What you will do: Reproduce verbatim the stretch of the Jetro thread below that starts with the words "15 points |" and stops after the words "without becoming overwhelming.".

Text extract:
□ □ □ □

Jetro – JSON query engine for Rust (jq-like DSL with compilation and VM)

(github.com)

15 points | by mitghi 17 hours ago

2 comments

drzaiusx11 33 minutes ago

Random question: has the JQ query language been formalized? I have at least 3 separate implementations installed on my machine atm: JQ, Python YQ and the Go YQ CLI. They're all "mostly compatible" but at this point there should probably be a formal spec / grammar if there isn't one already. The minor differences between implementations are where they get you...

Hey everyone,

I’ve been building Jetro, a Rust JSON query language inspired by functional language paradigm.

The project started about three years ago, but recently went through a serious design overhaul. The newer direction is planner-driven, and focused on being expressive without becoming overwhelming.

□ □ □ □

Extracted material:
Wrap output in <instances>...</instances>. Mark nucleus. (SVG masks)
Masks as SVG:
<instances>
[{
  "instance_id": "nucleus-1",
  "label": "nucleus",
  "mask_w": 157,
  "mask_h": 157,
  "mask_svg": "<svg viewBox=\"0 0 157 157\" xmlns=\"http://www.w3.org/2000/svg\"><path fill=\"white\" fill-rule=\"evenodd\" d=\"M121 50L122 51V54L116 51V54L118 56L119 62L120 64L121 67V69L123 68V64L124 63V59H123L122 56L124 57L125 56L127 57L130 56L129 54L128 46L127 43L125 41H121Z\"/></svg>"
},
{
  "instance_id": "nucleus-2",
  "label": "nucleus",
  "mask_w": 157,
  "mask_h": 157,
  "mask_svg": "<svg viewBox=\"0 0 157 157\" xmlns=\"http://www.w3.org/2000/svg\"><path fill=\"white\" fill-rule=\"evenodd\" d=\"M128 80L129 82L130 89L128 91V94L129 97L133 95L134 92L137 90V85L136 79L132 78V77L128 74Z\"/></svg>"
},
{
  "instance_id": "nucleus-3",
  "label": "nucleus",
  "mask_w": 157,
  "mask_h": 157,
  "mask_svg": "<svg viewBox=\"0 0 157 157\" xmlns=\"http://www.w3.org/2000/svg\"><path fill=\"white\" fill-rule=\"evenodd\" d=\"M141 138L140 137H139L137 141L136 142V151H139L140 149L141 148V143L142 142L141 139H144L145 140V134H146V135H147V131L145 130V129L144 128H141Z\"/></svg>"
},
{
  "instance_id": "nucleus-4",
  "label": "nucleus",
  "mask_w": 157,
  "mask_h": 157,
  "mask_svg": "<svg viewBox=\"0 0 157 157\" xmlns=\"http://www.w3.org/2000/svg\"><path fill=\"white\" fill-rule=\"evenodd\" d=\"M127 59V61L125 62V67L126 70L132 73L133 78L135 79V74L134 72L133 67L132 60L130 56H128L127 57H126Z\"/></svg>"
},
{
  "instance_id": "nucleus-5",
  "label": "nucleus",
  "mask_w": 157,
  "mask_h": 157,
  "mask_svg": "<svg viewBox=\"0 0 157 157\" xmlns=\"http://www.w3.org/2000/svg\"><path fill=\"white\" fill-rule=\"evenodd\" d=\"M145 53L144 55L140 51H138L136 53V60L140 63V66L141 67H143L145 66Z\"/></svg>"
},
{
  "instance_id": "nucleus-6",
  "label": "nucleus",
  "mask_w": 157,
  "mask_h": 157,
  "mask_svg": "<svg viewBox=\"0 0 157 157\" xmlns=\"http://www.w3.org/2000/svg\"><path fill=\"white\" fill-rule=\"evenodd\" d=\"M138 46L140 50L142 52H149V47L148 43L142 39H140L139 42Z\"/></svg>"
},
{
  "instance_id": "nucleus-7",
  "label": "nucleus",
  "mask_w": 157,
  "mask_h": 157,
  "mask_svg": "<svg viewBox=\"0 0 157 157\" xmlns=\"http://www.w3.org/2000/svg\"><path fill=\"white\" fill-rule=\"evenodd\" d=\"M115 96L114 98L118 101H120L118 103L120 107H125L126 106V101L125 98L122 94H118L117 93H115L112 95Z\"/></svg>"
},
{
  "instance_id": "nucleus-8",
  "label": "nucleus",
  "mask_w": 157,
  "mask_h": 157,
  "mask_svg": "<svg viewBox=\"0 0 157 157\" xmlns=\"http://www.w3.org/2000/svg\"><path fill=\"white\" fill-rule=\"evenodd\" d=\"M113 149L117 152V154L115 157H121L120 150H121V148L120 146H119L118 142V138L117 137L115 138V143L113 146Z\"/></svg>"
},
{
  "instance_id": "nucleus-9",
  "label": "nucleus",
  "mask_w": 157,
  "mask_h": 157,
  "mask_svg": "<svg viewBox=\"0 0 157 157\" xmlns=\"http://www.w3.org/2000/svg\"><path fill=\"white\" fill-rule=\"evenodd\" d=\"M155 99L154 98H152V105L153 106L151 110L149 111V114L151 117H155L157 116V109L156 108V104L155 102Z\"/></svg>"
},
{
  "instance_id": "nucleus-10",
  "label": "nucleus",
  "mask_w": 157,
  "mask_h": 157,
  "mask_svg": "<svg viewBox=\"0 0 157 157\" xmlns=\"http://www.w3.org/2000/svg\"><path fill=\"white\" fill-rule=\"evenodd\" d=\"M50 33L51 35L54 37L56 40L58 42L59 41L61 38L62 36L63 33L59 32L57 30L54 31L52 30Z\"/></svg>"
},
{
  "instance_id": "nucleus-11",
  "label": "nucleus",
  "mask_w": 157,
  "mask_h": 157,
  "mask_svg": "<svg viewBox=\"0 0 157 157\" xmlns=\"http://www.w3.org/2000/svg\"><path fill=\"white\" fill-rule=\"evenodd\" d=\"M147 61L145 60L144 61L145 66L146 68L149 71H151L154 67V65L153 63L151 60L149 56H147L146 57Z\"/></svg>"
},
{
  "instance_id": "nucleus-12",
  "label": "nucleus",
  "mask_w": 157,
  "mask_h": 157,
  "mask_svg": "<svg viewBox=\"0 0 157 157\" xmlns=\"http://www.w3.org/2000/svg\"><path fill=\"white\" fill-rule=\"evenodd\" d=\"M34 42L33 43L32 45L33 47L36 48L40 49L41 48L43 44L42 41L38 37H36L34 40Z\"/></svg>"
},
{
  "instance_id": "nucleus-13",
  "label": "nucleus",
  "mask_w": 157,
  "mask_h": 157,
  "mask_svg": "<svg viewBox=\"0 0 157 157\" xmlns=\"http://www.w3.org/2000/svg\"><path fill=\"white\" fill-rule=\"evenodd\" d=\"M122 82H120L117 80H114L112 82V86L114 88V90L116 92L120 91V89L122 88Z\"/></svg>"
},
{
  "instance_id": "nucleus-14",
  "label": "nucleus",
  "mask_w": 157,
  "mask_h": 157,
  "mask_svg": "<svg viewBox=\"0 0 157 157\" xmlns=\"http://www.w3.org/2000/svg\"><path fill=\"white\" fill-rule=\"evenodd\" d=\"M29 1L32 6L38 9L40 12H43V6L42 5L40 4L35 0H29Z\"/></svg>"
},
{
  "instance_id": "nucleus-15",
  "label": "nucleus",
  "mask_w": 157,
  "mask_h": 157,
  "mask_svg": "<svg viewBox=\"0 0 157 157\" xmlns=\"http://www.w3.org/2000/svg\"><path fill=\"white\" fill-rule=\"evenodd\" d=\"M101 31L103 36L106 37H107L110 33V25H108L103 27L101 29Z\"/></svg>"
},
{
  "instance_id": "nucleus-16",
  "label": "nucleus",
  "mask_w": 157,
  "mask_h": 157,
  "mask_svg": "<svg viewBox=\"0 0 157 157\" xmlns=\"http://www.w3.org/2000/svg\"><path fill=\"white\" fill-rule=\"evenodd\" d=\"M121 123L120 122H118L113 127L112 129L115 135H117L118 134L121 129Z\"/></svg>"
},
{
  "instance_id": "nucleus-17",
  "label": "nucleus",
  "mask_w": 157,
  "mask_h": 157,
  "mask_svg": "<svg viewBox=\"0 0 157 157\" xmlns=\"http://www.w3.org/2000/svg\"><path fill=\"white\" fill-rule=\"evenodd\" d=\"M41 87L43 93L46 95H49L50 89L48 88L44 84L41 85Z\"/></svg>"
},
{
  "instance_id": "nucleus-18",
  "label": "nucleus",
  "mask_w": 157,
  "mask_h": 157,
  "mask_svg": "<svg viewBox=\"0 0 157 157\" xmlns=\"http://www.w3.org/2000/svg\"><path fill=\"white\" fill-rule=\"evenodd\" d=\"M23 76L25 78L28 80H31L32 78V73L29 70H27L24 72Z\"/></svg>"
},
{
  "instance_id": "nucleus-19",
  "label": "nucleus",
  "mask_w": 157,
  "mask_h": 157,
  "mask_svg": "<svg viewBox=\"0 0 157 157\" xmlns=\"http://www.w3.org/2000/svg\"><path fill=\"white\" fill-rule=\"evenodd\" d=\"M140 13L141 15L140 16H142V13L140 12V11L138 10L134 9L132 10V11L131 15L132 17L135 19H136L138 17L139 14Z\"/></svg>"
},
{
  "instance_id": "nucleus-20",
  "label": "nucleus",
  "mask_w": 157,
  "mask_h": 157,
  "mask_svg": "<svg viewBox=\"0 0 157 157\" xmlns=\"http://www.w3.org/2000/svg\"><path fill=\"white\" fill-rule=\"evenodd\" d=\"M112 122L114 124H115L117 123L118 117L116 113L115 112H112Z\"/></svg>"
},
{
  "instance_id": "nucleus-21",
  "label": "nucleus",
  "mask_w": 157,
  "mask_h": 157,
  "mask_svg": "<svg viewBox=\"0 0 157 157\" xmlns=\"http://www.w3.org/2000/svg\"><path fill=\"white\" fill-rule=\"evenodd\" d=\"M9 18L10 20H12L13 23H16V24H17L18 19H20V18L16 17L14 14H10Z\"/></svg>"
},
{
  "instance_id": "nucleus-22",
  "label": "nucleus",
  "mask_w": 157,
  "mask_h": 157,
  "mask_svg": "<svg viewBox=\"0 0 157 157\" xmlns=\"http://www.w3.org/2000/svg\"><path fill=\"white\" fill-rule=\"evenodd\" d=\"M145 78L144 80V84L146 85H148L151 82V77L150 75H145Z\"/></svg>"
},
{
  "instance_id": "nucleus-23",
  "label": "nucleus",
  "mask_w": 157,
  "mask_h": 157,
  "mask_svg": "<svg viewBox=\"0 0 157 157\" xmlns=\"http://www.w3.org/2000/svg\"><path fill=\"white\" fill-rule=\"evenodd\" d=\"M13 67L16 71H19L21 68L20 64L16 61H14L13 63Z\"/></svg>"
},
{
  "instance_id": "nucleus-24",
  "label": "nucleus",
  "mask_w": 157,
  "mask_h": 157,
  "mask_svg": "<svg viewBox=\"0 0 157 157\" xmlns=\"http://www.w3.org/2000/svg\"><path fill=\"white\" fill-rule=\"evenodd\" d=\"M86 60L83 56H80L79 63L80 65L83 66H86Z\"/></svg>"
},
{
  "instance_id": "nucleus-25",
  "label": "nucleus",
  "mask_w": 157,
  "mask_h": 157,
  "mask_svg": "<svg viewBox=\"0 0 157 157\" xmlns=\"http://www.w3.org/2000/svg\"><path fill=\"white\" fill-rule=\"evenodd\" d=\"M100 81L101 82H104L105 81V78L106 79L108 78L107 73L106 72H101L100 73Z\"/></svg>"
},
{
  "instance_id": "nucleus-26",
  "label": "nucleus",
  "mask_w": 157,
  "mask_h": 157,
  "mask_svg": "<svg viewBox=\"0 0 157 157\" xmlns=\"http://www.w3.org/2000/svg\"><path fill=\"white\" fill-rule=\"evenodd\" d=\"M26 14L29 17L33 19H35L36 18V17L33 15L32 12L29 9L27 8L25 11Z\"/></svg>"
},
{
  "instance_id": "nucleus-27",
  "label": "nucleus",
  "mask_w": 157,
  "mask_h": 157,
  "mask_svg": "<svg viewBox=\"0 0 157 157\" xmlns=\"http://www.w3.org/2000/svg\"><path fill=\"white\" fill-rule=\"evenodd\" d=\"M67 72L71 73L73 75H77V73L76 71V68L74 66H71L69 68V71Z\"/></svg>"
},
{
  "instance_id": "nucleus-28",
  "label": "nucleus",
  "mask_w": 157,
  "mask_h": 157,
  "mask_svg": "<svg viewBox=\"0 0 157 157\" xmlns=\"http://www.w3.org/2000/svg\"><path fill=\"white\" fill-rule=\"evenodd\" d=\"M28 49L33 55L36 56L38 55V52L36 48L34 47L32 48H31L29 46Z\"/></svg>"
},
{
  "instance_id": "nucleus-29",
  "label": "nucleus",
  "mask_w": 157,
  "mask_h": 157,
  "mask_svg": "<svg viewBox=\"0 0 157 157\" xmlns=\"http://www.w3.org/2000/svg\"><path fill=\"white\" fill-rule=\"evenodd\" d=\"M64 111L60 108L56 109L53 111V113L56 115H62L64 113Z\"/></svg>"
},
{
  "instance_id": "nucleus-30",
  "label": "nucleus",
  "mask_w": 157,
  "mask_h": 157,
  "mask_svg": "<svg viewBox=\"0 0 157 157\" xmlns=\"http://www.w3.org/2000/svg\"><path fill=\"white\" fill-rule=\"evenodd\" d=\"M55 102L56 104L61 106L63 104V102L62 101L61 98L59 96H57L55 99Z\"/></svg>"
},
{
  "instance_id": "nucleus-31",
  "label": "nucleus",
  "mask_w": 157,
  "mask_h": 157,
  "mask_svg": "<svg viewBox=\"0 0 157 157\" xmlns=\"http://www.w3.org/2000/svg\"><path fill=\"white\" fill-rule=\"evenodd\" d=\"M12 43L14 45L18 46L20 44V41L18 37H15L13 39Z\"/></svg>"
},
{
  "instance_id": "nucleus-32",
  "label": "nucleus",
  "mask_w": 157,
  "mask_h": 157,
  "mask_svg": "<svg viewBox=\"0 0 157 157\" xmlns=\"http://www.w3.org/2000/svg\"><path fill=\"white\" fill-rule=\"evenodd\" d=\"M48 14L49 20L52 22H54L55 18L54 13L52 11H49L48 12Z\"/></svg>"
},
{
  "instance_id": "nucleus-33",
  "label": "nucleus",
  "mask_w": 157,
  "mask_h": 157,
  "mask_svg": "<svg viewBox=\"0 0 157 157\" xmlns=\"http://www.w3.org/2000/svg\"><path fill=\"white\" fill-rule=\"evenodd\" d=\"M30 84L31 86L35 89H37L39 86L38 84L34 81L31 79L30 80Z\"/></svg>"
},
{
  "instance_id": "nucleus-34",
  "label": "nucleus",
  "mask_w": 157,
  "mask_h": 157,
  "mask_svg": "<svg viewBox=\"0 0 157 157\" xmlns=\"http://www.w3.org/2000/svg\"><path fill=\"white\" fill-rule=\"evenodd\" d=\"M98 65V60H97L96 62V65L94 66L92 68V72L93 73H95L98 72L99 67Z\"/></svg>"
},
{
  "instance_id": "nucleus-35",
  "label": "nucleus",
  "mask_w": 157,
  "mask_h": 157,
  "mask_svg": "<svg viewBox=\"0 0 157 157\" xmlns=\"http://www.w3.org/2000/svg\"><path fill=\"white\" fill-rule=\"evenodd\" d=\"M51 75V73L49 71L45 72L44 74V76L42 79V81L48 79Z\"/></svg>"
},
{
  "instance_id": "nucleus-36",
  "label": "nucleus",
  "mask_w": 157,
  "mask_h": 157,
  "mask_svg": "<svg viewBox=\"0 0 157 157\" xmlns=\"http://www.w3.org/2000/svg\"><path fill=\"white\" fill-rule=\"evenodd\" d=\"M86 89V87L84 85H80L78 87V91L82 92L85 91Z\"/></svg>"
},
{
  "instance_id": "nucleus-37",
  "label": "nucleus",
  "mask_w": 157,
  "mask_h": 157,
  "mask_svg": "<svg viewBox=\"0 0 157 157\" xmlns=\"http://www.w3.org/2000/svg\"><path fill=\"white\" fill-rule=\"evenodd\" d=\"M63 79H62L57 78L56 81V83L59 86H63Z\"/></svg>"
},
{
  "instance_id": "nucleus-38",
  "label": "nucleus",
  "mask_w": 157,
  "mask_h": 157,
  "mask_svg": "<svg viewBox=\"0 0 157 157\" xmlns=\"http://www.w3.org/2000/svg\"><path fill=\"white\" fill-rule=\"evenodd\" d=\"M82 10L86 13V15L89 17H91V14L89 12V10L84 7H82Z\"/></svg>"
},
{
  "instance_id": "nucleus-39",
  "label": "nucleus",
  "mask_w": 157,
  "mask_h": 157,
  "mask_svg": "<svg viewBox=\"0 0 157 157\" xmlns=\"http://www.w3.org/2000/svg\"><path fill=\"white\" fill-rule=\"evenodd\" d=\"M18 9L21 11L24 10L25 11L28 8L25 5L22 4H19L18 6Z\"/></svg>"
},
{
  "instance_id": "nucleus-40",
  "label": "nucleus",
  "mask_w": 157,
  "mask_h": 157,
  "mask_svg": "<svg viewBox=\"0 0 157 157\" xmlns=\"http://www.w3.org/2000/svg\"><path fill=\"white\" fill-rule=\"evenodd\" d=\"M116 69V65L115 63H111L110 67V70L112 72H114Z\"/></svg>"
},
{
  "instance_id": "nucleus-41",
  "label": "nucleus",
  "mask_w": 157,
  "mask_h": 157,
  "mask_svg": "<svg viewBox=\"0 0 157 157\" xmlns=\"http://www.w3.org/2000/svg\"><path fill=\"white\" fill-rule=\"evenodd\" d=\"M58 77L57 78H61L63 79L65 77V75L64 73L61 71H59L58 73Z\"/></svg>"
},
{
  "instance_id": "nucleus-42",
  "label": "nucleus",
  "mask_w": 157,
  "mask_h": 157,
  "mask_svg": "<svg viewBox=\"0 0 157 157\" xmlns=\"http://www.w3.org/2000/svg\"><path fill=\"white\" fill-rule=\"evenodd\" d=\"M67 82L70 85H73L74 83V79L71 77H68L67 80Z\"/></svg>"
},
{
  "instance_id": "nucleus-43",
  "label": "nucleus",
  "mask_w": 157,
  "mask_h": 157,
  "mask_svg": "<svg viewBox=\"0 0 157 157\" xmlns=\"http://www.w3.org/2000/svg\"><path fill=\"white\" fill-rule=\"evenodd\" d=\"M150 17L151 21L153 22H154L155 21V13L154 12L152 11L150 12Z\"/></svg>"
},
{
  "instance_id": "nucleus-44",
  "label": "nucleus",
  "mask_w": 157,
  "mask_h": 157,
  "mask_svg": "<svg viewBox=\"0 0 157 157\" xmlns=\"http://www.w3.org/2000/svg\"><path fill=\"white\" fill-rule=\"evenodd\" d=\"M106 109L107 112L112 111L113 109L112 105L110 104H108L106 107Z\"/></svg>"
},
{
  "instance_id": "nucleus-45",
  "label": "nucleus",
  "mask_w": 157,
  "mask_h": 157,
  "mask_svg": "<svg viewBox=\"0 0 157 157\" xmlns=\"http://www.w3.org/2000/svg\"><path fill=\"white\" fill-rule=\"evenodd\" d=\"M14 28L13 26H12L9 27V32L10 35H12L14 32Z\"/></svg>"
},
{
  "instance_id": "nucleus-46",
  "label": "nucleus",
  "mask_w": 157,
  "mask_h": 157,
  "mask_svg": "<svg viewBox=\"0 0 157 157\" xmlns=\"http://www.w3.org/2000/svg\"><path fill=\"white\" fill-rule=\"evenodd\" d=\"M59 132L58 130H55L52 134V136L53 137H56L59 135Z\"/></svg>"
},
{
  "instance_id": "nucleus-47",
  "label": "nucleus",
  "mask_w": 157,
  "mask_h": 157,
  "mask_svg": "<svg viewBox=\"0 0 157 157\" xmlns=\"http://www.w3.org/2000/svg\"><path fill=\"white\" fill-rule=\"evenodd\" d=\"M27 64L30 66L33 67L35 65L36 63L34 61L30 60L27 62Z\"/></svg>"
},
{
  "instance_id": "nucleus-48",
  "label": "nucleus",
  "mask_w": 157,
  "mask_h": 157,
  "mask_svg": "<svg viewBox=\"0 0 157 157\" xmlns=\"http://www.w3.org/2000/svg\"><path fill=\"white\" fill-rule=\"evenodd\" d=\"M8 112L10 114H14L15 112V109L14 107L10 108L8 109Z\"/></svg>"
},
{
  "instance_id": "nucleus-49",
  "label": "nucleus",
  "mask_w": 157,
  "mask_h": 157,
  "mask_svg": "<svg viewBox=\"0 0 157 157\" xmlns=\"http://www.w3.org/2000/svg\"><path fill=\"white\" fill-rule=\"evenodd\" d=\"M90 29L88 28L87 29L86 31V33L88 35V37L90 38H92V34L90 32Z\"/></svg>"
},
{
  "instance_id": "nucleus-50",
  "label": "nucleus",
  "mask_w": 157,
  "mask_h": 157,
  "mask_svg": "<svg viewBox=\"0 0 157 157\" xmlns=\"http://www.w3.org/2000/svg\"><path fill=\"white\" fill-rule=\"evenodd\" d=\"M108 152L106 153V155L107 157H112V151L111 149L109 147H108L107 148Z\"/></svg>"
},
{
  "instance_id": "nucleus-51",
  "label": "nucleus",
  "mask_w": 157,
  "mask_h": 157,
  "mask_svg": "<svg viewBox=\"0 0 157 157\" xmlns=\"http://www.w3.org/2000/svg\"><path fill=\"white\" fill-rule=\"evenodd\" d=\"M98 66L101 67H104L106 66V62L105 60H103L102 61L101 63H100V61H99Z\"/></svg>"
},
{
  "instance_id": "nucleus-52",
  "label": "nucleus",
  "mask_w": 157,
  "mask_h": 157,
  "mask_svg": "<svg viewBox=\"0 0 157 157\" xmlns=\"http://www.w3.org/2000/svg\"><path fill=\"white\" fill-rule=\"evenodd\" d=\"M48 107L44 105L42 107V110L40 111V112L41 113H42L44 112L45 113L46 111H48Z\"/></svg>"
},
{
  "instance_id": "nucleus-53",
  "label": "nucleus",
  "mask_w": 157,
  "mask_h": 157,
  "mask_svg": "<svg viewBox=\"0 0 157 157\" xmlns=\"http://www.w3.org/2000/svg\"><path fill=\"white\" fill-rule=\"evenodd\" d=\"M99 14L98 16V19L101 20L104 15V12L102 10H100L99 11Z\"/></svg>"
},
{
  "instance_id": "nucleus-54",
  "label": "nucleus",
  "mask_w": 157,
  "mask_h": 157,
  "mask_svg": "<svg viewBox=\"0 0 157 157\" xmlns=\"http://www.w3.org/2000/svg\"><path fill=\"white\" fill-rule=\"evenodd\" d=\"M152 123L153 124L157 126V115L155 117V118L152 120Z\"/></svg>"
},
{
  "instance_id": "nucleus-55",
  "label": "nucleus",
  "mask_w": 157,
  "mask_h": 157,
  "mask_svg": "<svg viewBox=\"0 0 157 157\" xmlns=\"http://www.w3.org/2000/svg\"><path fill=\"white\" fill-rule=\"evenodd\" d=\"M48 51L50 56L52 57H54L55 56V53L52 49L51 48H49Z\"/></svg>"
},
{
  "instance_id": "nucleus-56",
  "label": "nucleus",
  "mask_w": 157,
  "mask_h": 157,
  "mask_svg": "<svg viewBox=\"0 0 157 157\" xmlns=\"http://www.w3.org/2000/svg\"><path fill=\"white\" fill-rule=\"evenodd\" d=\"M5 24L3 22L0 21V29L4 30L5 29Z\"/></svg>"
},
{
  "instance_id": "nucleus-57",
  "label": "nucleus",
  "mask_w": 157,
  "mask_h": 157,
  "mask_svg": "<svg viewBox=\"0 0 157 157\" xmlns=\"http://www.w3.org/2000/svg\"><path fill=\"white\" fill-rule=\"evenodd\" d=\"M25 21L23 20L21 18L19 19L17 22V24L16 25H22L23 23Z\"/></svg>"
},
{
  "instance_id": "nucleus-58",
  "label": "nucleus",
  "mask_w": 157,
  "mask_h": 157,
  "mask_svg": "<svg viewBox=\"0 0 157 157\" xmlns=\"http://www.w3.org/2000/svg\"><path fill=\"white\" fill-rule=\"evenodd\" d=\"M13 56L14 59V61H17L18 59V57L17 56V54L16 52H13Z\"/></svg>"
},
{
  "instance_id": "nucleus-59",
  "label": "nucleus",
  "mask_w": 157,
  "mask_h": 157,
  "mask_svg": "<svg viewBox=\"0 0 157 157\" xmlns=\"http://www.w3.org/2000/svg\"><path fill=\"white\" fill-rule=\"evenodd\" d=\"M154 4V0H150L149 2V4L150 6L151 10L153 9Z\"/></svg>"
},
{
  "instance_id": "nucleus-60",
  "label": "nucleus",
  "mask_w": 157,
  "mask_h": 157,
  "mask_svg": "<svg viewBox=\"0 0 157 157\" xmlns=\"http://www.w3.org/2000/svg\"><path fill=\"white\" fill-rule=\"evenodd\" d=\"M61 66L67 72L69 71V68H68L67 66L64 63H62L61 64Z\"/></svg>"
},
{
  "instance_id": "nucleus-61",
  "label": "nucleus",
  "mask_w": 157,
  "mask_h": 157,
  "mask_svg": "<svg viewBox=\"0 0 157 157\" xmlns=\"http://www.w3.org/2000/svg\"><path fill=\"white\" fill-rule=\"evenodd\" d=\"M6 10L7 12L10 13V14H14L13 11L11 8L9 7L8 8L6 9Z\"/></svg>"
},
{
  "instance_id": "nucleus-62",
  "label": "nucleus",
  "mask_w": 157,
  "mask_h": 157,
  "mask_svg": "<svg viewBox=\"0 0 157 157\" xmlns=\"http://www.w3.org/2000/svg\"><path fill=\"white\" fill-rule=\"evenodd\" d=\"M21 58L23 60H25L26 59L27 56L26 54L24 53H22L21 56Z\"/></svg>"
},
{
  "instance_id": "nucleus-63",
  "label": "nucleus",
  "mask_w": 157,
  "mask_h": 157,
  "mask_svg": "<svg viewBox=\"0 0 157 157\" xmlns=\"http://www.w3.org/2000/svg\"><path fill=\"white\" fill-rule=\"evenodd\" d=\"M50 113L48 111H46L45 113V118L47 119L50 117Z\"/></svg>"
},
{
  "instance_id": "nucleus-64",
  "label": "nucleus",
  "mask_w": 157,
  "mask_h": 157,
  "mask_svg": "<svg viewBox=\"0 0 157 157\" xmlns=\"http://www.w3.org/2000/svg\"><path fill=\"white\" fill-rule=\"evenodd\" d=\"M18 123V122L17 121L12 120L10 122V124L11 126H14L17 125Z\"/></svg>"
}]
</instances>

□ □ □ □

Answer to the exercise:
15 points | by mitghi 17 hours ago

2 comments

drzaiusx11 33 minutes ago

Random question: has the JQ query language been formalized? I have at least 3 separate implementations installed on my machine atm: JQ, Python YQ and the Go YQ CLI. They're all "mostly compatible" but at this point there should probably be a formal spec / grammar if there isn't one already. The minor differences between implementations are where they get you...

Hey everyone,

I’ve been building Jetro, a Rust JSON query language inspired by functional language paradigm.

The project started about three years ago, but recently went through a serious design overhaul. The newer direction is planner-driven, and focused on being expressive without becoming overwhelming.